At this point you’re probably wondering “who invented the bidet in America”? Enter Arnold Cohen. Motivated by a desire to aid his ailing father, he was an American inventor who in the 1960s designed the first bidet-toilet seat combination. He founded the American Bidet Company with hopes of revolutionizing American bathroom habits. Though Cohen’s innovations didn’t ignite widespread acceptance in the U.S. (bidets were still considered “dirty”), a Japanese company licensed his design, refined it, and over the following decades, bidets became a staple in over 80% of Japanese households.


Today, the bidet is finally making its mark in America and leading the charge is…well, us! Swan Toilets! We’re a company known for cutting-edge bathroom technology. Our hands-free smart bidets feature heated seats, adjustable water temperatures, self-cleaning nozzles, night lights, automatic lids, and smart-app connectivity. These luxury fixtures are converting more Americans every day, proving that the bidet’s journey from a strange curiosity to an essential part of modern hygiene is nearly complete.
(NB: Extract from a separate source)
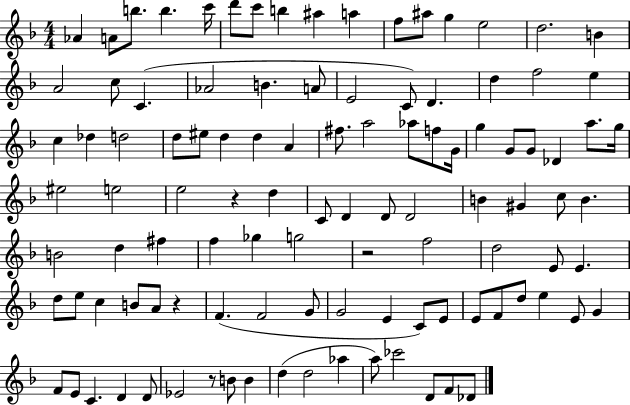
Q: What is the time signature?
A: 4/4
Beyond mere luxury, bidets offer significant health and hygiene benefits that are drawing more users to their cause. By providing gentle and effective cleaning with water, bidets are far superior to toilet paper for maintaining personal cleanliness. They are especially beneficial for those suffering from hemorrhoids, as the water stream is less irritating than wiping with dry paper. (Another side note: the first commercially produced toilet paper claimed to be good for hemorrhoids…liars.) Additionally, bidets can help prevent uncomfortable urinary tract infections and other hygiene-related conditions, making them a healthier choice overall.

The comfort provided by bidets – through features like warm water and heated seats – enhances the bathroom experience, turning a routine activity into a moment of relaxation and self-care. This combination of health benefits, enhanced hygiene, and unparalleled comfort is what transforms the bidet from a simple bathroom fixture into a superhero of the lavatory. The bidet will soon become an indispensable part of American bathrooms, changing our daily habits for the better.